Fred Greenblatt — Today, in the 21st Century, countless studies, articles, and fitness experts all agree that aging does not have to be the automatic decline of health. It is a proven fact that all people, regardless of age, can still improve such things as muscle strength, agility, balance, bone mineral density, and reduce cognitive decline all through exercise and health supporting nutrition. Age is not a barrier to a happy, more enjoyable, and fulfilling life.
The American College of Sports Medicine said it best; from their studies they concluded that a program of ongoing exercise for adults, especially as they age, is truly one of the most effective medicines a person can take to enhance the quality of their life. Physical activity – exercise – will provide the recipient with greater strength, mobility, and longevity.

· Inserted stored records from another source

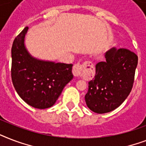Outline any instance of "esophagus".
I'll list each match as a JSON object with an SVG mask.
<instances>
[{
    "label": "esophagus",
    "mask_w": 146,
    "mask_h": 146,
    "mask_svg": "<svg viewBox=\"0 0 146 146\" xmlns=\"http://www.w3.org/2000/svg\"><path fill=\"white\" fill-rule=\"evenodd\" d=\"M83 68H84V65H82V64H75L73 67V74L74 75V76H76V77L80 76Z\"/></svg>",
    "instance_id": "esophagus-1"
}]
</instances>
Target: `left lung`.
Returning a JSON list of instances; mask_svg holds the SVG:
<instances>
[{"label": "left lung", "mask_w": 146, "mask_h": 146, "mask_svg": "<svg viewBox=\"0 0 146 146\" xmlns=\"http://www.w3.org/2000/svg\"><path fill=\"white\" fill-rule=\"evenodd\" d=\"M106 61L96 65V76L89 82L85 96L88 108L97 113L113 111L130 93L138 57L128 49L112 48L105 53Z\"/></svg>", "instance_id": "8db88e82"}]
</instances>
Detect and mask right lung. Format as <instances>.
Segmentation results:
<instances>
[{"instance_id": "add662e5", "label": "right lung", "mask_w": 146, "mask_h": 146, "mask_svg": "<svg viewBox=\"0 0 146 146\" xmlns=\"http://www.w3.org/2000/svg\"><path fill=\"white\" fill-rule=\"evenodd\" d=\"M26 27L13 41L11 49V78L16 91L24 102L38 109L50 108L71 80L73 64L36 59L25 46Z\"/></svg>"}]
</instances>
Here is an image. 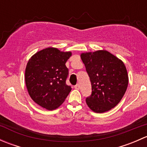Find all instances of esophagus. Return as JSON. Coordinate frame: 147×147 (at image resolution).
<instances>
[{
	"label": "esophagus",
	"instance_id": "obj_1",
	"mask_svg": "<svg viewBox=\"0 0 147 147\" xmlns=\"http://www.w3.org/2000/svg\"><path fill=\"white\" fill-rule=\"evenodd\" d=\"M75 88L76 89V90H79V89H80V85H79V84H77L76 85H75Z\"/></svg>",
	"mask_w": 147,
	"mask_h": 147
}]
</instances>
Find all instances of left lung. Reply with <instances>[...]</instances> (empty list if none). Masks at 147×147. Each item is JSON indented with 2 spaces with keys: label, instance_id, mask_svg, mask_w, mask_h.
I'll return each instance as SVG.
<instances>
[{
  "label": "left lung",
  "instance_id": "1",
  "mask_svg": "<svg viewBox=\"0 0 147 147\" xmlns=\"http://www.w3.org/2000/svg\"><path fill=\"white\" fill-rule=\"evenodd\" d=\"M92 84V94L86 98L93 112L103 113L115 107L127 90L129 78L124 63L107 50L81 54Z\"/></svg>",
  "mask_w": 147,
  "mask_h": 147
}]
</instances>
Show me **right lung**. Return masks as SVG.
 Returning <instances> with one entry per match:
<instances>
[{
	"instance_id": "obj_1",
	"label": "right lung",
	"mask_w": 147,
	"mask_h": 147,
	"mask_svg": "<svg viewBox=\"0 0 147 147\" xmlns=\"http://www.w3.org/2000/svg\"><path fill=\"white\" fill-rule=\"evenodd\" d=\"M71 52L47 47L30 57L26 65L25 79L29 95L35 103L48 110L57 109L70 92L67 85L68 69L65 63Z\"/></svg>"
}]
</instances>
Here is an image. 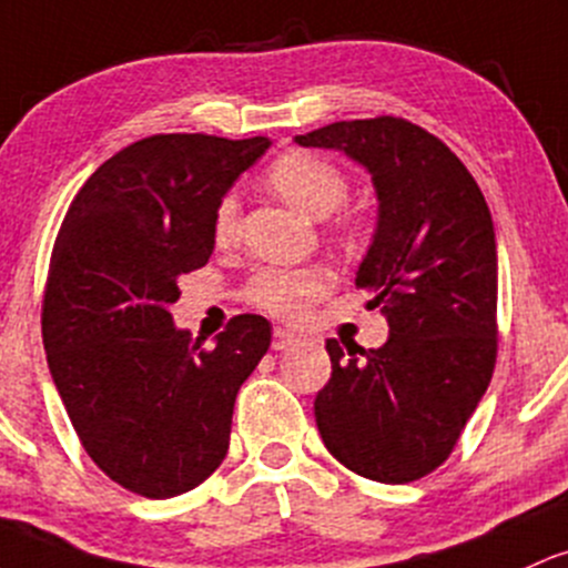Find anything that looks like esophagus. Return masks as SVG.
I'll list each match as a JSON object with an SVG mask.
<instances>
[{
    "instance_id": "1",
    "label": "esophagus",
    "mask_w": 568,
    "mask_h": 568,
    "mask_svg": "<svg viewBox=\"0 0 568 568\" xmlns=\"http://www.w3.org/2000/svg\"><path fill=\"white\" fill-rule=\"evenodd\" d=\"M298 342V336L294 332H288V328H274V339H272V351H291Z\"/></svg>"
}]
</instances>
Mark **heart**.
<instances>
[{
  "mask_svg": "<svg viewBox=\"0 0 568 568\" xmlns=\"http://www.w3.org/2000/svg\"><path fill=\"white\" fill-rule=\"evenodd\" d=\"M266 180L280 196L304 215L328 217L347 199V180L328 161L313 153H285L266 172ZM236 202L221 199L213 217V234L221 245L234 240ZM332 288V272L323 266H270L247 285V298L270 315L296 321Z\"/></svg>",
  "mask_w": 568,
  "mask_h": 568,
  "instance_id": "b5f03b06",
  "label": "heart"
}]
</instances>
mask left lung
Masks as SVG:
<instances>
[{
	"label": "left lung",
	"mask_w": 568,
	"mask_h": 568,
	"mask_svg": "<svg viewBox=\"0 0 568 568\" xmlns=\"http://www.w3.org/2000/svg\"><path fill=\"white\" fill-rule=\"evenodd\" d=\"M369 172L377 226L355 285L388 321L385 345L328 339L315 396L323 445L342 466L402 485L434 471L488 390L496 364L494 217L458 155L402 118L339 121L294 136Z\"/></svg>",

The College says there is no medicine more powerful or more important to an adult, or can improve more bodily functions than a regular program of exercise. Ignoring exercise is cheating yourself out of a higher quality of life.
Some people take the position that “some” exercise is better than nothing, and it surely is; but “some” usually still falls dramatically short of the real benefits of a regular ongoing exercise program.
Probably the principal myth of growing old, which must be dispelled, is the assumption that growing old is the automatic certainty of a weakening body and a forgetful mind, all ending in death. As it stands now, too many aging people see themselves becoming this archetypical persona of an old and frail person – a bumbling and stumbling old geezer. This perceived reality, although for many the historical norm exhibited by their parents and grandparents, today, does not have to be a reality.
The media and especially television and movies, continually tell us how exercise and nutritious foods are good for us. Although we are all aware of this reality, and we know we’re supposed to exercise our muscles to stay strong, but few follow this health supporting path. Whether it is due to laziness, ignorance, or indifference, the majority of adults continue to live in a sedentary and inactive manner.
The US Center for Disease Control estimates that over 75% of aging adults live in a sedentary way. This seemingly innocent way of life is in reality a person’s greatest nemesis. Inactive living precipitates more illness and injuries than any other single age-related causative factor. People live this way despite the frequent informative articles insisting that activity helps prevent many related ailments, from coronary artery disease to cognitive decline.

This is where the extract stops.